-- start of Source records --

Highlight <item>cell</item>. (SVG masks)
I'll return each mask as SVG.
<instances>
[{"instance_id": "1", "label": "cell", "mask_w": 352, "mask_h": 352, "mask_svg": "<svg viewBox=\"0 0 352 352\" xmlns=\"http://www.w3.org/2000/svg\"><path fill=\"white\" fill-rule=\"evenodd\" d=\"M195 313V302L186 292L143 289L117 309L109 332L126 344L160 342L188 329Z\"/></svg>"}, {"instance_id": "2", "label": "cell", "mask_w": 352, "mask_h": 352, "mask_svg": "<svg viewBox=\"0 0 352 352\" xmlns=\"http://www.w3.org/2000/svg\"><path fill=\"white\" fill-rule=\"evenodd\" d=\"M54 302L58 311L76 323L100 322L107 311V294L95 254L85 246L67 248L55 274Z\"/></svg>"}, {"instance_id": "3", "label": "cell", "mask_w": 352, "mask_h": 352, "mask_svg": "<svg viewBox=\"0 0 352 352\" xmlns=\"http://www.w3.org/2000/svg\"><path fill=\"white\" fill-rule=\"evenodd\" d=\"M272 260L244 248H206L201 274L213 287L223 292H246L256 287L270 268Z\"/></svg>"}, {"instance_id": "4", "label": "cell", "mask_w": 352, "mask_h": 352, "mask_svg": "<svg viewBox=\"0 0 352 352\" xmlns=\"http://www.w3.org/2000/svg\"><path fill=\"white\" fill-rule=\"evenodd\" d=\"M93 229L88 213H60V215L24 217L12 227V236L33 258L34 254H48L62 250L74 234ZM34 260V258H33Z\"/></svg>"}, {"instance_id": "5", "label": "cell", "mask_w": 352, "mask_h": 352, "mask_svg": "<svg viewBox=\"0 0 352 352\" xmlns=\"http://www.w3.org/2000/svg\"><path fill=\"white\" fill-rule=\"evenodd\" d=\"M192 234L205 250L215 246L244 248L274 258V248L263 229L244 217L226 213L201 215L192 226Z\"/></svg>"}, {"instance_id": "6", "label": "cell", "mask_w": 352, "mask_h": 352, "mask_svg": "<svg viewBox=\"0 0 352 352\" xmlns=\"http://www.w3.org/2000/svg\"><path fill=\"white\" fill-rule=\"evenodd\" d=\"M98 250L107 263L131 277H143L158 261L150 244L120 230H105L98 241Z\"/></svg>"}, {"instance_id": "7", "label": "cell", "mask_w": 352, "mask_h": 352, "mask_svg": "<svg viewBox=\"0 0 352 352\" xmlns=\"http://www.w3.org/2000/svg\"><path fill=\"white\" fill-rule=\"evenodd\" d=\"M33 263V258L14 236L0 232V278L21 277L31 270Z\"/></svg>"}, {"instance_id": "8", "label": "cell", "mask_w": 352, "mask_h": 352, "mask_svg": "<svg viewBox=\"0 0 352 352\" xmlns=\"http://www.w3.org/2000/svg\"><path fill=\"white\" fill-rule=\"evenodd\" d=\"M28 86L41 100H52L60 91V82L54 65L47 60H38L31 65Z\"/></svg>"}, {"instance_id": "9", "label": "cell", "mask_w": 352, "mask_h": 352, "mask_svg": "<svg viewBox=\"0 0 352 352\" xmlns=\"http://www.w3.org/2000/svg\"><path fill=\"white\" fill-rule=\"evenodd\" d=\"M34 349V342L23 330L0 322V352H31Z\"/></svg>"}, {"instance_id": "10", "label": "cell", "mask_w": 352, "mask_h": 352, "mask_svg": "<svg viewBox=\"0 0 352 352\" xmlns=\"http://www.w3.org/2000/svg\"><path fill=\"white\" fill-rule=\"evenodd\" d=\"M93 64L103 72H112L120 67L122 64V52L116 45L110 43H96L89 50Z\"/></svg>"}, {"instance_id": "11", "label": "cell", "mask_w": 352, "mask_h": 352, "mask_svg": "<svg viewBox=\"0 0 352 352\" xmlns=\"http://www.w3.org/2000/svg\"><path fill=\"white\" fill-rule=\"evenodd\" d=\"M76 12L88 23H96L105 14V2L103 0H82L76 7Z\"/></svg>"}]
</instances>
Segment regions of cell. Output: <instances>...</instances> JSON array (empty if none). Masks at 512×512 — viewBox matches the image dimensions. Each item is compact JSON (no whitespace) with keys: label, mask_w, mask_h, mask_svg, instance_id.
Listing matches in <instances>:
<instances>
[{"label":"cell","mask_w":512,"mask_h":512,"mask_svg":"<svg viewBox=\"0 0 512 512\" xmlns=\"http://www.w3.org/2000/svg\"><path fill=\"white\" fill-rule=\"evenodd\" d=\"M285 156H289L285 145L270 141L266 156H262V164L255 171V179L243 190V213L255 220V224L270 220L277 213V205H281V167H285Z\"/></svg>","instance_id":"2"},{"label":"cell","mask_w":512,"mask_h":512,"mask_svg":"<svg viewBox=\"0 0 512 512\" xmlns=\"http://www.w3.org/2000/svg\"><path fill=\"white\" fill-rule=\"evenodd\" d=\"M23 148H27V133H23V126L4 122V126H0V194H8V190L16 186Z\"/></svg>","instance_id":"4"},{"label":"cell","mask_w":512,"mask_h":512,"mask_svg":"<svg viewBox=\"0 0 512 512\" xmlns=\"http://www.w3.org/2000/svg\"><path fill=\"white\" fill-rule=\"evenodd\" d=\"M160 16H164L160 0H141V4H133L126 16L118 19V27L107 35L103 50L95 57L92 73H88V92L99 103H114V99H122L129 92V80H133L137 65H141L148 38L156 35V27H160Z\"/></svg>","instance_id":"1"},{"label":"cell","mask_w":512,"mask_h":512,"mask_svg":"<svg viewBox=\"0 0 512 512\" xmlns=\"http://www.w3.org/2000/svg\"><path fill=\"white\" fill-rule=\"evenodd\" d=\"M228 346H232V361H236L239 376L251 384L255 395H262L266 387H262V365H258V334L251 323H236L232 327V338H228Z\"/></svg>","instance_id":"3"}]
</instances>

-- end of Source records --

■ Set problem: Count the lines in the entries above that contain the string "matches". Reply with the number alone.

■ Solution to this problem: 2